* **Supplied information**
=-=-=-=-=

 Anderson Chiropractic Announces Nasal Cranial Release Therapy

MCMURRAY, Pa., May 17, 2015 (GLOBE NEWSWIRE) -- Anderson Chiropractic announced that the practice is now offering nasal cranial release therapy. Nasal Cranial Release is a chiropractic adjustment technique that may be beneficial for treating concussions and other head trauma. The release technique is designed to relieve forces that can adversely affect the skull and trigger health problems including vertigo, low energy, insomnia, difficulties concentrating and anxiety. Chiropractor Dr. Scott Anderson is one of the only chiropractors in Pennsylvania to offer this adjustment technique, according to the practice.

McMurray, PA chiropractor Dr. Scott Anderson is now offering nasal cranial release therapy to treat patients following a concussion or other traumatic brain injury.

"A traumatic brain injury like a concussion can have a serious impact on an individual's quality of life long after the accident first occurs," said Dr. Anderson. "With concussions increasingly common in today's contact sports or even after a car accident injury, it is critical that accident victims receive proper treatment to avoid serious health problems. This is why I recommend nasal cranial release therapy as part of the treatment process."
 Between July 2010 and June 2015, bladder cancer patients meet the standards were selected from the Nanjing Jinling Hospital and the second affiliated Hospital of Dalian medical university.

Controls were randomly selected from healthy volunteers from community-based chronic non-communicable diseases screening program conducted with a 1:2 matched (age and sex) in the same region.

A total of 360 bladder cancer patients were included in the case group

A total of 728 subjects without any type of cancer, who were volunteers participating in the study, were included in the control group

=-=-=-=-=

* **Assigned task**
The required answer is the line with "A total of 360" plus every line after it to the end of the entries above, transcribed exactly.

* **Exercise answer**
A total of 360 bladder cancer patients were included in the case group

A total of 728 subjects without any type of cancer, who were volunteers participating in the study, were included in the control group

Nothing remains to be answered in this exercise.